Makefile – (do not modify) file used to compile the code. Run make webproxy to compile your code.

shm_channel.[ch] – (modify) you may use these files to implement whatever protocol for the IPC you decide upon (e.g., use of designated socket-based communication, message queue, or shared memory ).

simplecache.[ch] – (do not modify) these files contain code for a simple, static cache. Use this interface in your simplecached implementation. See the simplecache.h file for further documentation.

simplecached.c – (modify) this is the main file for the cache daemon process, which should receive requests from the proxy and serve up the contents of the cache using the simplecache interface. The process should use a boss-worker multithreaded pattern, where individual worker threads are responsible for handling a single request from the proxy.

steque.[ch] – (do not modify) you may find this steque (stack and queue) data useful in implementing the the cache. Beware this uses malloc and may not be suitable for shared memory.

gfclient_download – a binary executable that serves as a workload generator for the proxy. It downloads the requested files, using the current directory as a prefix for all paths. You must specify the correct port to use.

gfclient_measure – a binary executable that serves as a workload generator for the proxy. It measures the performance of the proxy, writing one entry in the metrics file for each chunk of data received. You must specify the correct port to use.

webproxy.c – (modify) this is the main file for the webproxy program. Only small modifications are necessary. In addition to setting up the callbacks for the gfserver library, you may need to pre-create a pool of shared memory descriptors, a queue of free shared memory descriptors, associated synchronization variables, etc.
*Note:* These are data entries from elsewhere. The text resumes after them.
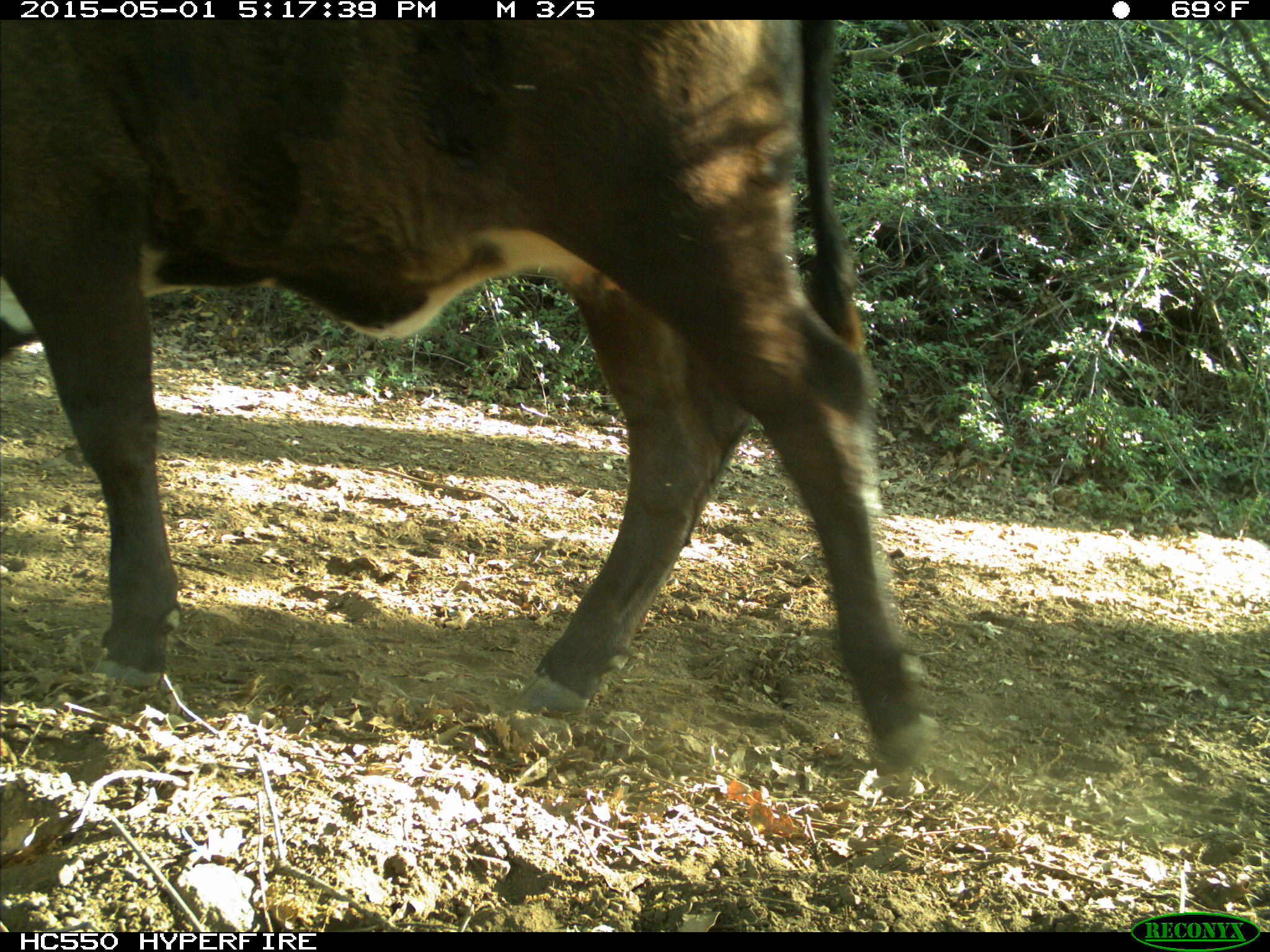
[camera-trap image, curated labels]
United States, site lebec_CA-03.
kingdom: Animalia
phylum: Chordata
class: Mammalia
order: Artiodactyla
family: Bovidae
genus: Bos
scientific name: Bos taurus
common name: domestic cow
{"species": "Bos taurus (domestic cow)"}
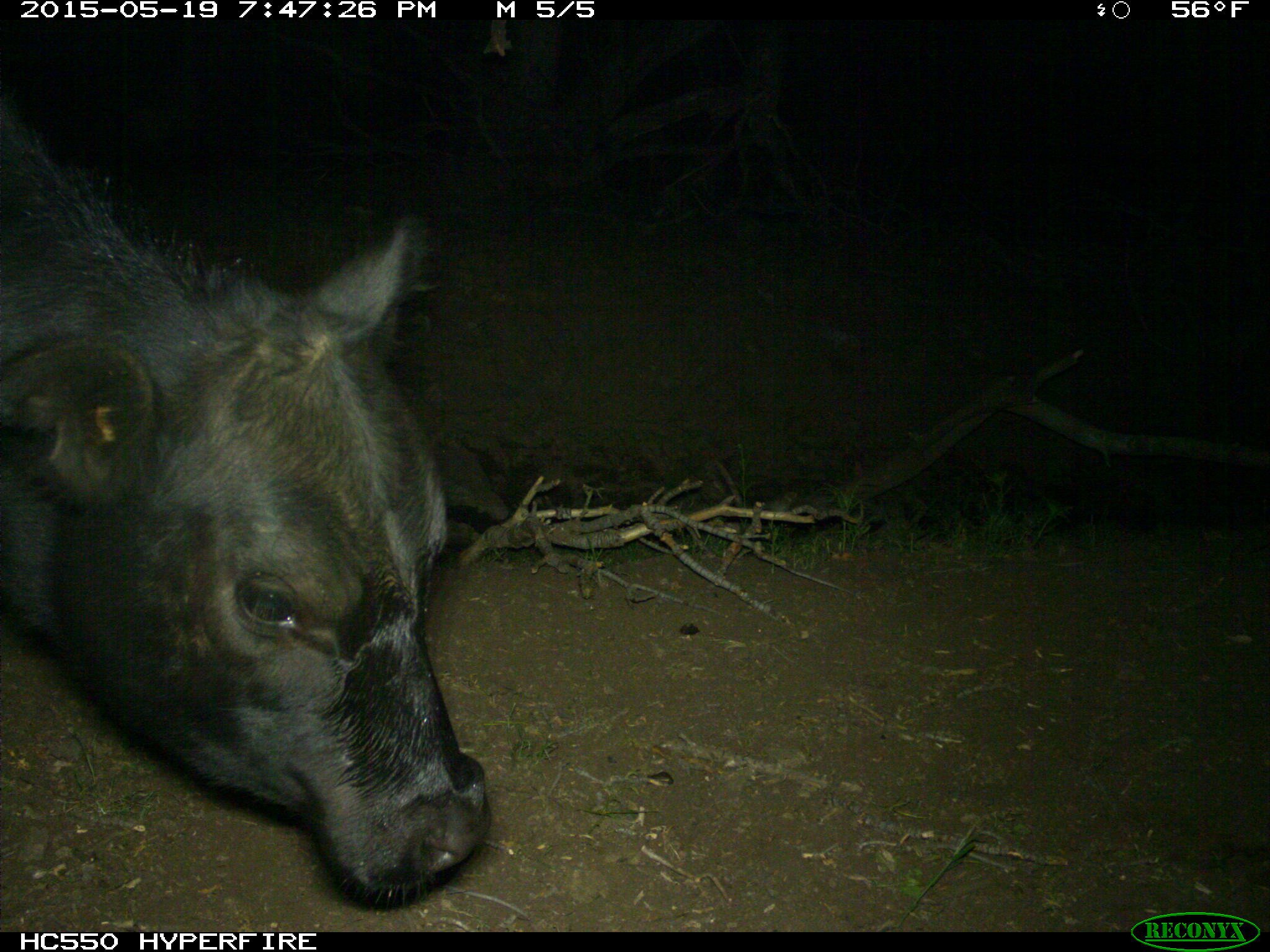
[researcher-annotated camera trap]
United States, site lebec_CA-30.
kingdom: Animalia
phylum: Chordata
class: Mammalia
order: Artiodactyla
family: Bovidae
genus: Bos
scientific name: Bos taurus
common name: domestic cow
workload.txt – (not submitted) this file contains a list of files that can be requested of https://s3.amazonaws.com/content.udacity-data.com as part of your tests.

Once you have completed your program you can submit it from the top level project directory with the command:

python submit.py proxy_cache
NOTE: The files for use with this project should be copied from the downloaded files from Project 1. They are not included in this repository.

Extra Credit
Integrate the code you wrote from the first two parts into your source code from Project 1 to build a complete getfile-to-http proxy server with cache.
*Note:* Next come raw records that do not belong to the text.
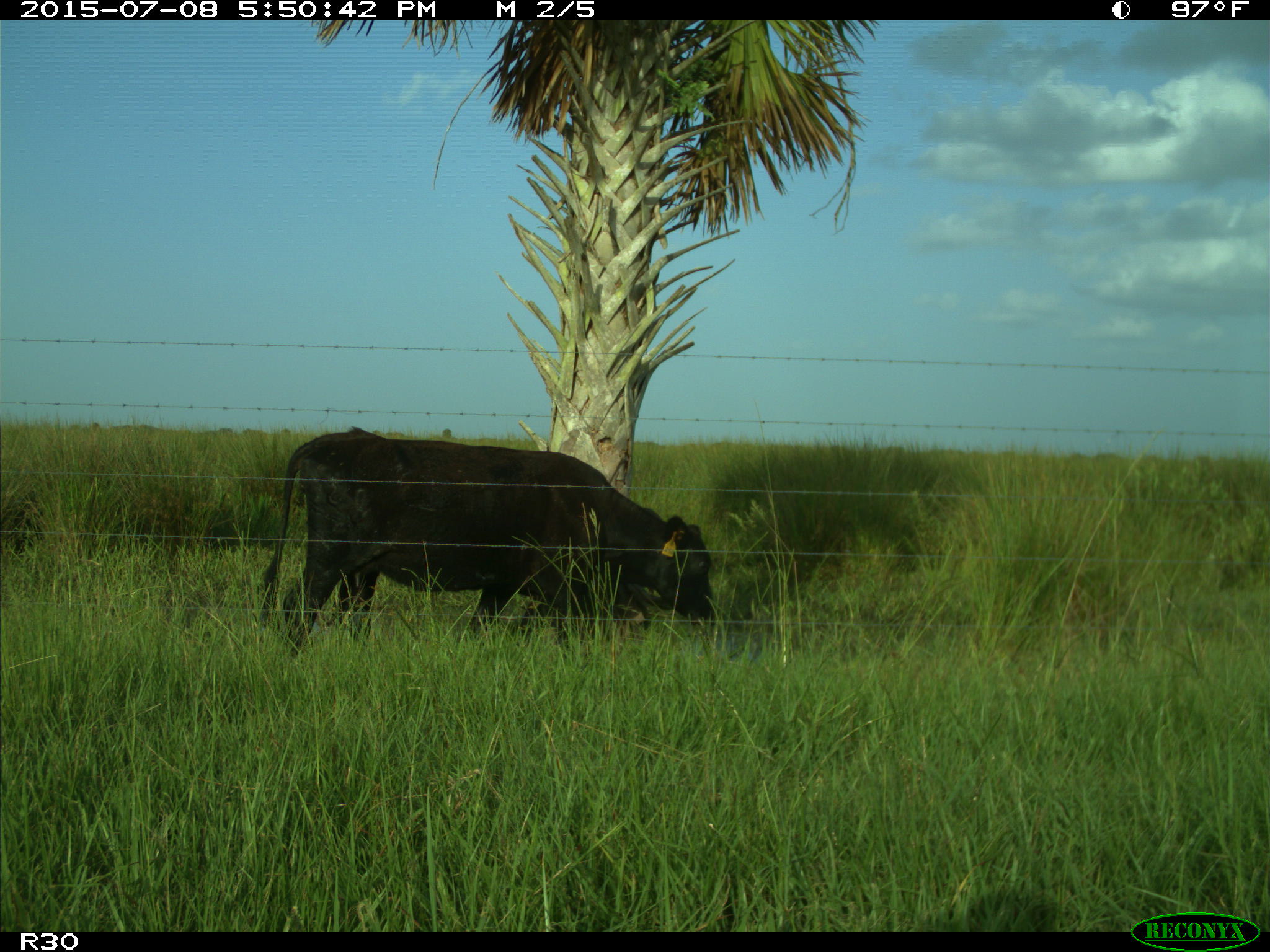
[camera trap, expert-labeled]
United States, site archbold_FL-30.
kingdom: Animalia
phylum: Chordata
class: Mammalia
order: Artiodactyla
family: Bovidae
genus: Bos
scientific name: Bos taurus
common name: domestic cow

Attach a zip file to T-square with all of your extra credit source code and a README file that documents your code, how to compile it, and how to run it.

References
Relevant Lecture Material
P3L3 Inter-Process Communication
SysV Shared Memory API
POSIX Shared Memory API
Sample Source Code
Signal Handling Code Example
Libcurl Code Example
Address Sanitizer
Note that address sanitizer is enabled in the test server as well as the project Makefile. To fully exploit this, you may need to set further options for your environment.

Google Sanitizer Wiki
Using GDB with Address Sanitizer
Address Sanitizer is not compatible with valgrind. If you wish to use valgrind, you should build a version of your code without Address Sanitizer. In most cases, your code will be tested with Address Sanitizer enabled.